● Selected passage:

Cordless power tool battery chargers work by using electricity from the mains and filling up a discharged battery with power.
The science behind rechargeable batteries and how the chargers can refill the battery with power is discussed on the page How does a cordless power tool battery work? Here we look at how chargers ensure a full, efficient charge and avoid damage to the batteries.
The best chargers use what is called a 3-stage charge or multi-stage charge. Both nickel and lithium-based battery chargers use a 3-stage system although they work slightly differently.
3-stage charging
The three stages are called ‘bulk’, ‘absorption’ and ‘float’. Some chargers use a 2-stage system which involves just the bulk and float stages; these chargers are faster but don’t take as much care of the battery.
The bulk stage is when the battery is being charged to about 80% capacity. The electrical current stays at the same level and the voltage (electrical pressure) being applied by the charger increases.
The absorption stage is when the voltage is kept at the same level and the current is slowly decreased until the battery is fully charged. It is also known as the ‘topping charge’ because it is topping up the last of the battery. It takes a lot longer than the bulk stage because it needs to be slower to prevent damage the battery.

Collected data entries
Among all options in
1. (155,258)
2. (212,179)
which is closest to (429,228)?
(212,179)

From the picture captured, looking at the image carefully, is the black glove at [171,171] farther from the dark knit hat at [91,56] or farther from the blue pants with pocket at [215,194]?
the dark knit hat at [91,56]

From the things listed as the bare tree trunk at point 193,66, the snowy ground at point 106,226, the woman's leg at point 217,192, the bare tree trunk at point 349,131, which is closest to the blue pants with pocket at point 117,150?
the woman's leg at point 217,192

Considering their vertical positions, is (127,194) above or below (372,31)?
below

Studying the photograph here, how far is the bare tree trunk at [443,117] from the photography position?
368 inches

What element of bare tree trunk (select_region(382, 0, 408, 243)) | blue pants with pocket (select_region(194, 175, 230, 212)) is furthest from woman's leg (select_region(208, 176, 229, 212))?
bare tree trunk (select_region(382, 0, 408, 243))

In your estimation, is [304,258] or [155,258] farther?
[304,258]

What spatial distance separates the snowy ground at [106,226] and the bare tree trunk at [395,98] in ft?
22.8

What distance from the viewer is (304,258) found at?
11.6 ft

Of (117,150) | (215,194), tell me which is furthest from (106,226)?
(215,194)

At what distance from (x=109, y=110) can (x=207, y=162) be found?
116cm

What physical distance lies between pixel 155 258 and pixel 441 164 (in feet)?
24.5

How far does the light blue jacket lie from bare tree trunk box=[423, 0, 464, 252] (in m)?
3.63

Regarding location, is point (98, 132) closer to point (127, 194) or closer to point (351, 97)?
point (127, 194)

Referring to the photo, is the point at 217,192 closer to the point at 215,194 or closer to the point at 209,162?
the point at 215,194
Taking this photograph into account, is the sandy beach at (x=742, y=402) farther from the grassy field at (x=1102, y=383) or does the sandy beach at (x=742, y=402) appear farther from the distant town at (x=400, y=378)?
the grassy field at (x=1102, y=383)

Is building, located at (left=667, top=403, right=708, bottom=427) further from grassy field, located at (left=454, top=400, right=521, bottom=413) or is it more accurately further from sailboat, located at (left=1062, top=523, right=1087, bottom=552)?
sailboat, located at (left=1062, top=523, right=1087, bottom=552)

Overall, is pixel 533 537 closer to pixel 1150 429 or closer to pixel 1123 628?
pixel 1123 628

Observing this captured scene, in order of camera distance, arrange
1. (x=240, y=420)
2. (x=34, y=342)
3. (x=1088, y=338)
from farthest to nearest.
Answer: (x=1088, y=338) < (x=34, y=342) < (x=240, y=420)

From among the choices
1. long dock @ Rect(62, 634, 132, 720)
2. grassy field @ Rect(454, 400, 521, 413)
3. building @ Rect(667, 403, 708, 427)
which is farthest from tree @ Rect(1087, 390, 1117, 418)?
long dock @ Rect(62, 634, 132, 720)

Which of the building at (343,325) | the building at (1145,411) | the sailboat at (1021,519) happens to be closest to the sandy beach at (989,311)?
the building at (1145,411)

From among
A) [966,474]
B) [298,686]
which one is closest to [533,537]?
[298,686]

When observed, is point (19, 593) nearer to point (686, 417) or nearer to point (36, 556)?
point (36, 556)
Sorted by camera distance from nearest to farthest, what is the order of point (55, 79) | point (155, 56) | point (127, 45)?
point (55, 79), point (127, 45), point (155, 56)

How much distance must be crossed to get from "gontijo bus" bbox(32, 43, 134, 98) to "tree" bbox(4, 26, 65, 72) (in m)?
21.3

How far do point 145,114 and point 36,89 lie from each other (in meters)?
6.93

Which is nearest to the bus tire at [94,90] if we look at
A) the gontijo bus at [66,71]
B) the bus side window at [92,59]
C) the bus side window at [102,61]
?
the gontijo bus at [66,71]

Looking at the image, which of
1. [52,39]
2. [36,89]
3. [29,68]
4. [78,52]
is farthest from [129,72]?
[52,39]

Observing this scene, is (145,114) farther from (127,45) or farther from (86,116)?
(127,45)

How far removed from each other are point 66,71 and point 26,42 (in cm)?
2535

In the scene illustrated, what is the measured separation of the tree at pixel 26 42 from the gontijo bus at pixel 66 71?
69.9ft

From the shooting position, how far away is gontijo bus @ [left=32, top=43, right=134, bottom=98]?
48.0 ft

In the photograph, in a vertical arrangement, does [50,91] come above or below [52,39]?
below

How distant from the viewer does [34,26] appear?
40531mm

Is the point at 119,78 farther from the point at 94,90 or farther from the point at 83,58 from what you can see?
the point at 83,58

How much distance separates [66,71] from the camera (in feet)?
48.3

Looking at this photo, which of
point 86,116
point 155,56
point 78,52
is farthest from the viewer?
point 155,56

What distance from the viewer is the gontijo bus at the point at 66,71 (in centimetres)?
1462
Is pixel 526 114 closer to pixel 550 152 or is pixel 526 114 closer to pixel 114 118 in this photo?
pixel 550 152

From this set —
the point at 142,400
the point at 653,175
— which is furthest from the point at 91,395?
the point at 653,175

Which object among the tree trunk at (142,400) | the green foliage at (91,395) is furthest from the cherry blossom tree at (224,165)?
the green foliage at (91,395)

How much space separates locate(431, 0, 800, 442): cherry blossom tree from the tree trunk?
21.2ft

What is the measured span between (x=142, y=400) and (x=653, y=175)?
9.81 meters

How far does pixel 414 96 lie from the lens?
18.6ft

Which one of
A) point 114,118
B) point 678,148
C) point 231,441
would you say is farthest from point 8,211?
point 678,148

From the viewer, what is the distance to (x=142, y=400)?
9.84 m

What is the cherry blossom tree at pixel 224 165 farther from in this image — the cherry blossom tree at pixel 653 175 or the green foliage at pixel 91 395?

● What to work on:
**A.** Set down the passage on cordless tool battery chargers word for word, from "The absorption stage" to "damage the battery.".
**B.** Take the passage on cordless tool battery chargers further, picking up right after its final sentence.

● Answers to the exercise:
**A.**
The absorption stage is when the voltage is kept at the same level and the current is slowly decreased until the battery is fully charged. It is also known as the ‘topping charge’ because it is topping up the last of the battery. It takes a lot longer than the bulk stage because it needs to be slower to prevent damage the battery.

**B.**
The float stage of NiCd and NiMH battery chargers, also known as the ‘trickle charge’, is when the voltage and current are both reduced to a very low level. This maintains the battery at full charge until it is needed.
NiMH rechargeable batteries require a much lower trickle charge than NiCd batteries which means they cannot be recharged in a NiCd-specific charger. However, NiCd batteries can be recharged in a NiMH charger, although it is not ideal.
The float stage of Li-ion battery chargers is not a trickle charge. Instead, pulses of charge keep the battery topped up to counteract the self-discharge. A trickle charge could overcharge a lithium battery, damaging it.
Detecting a full battery
Cheap chargers detect when a NiCd battery is full by monitoring the temperature of the battery. This is not really accurate enough and can damage the battery over time.
More advanced NiCd battery chargers use Negative Delta V (NDV) technology which detects the drop in voltage that happens when the battery is full. This is much more reliable.
NiMH battery chargers have to use a combination of sensors to detect when the battery is fully charged because the voltage drop is not large enough to be detected accurately.
Li-ion battery chargers have a more complicated computer chip that monitors the changes in the cells. Li-ion batteries are more fragile and need more accurate detection methods to protect against damage.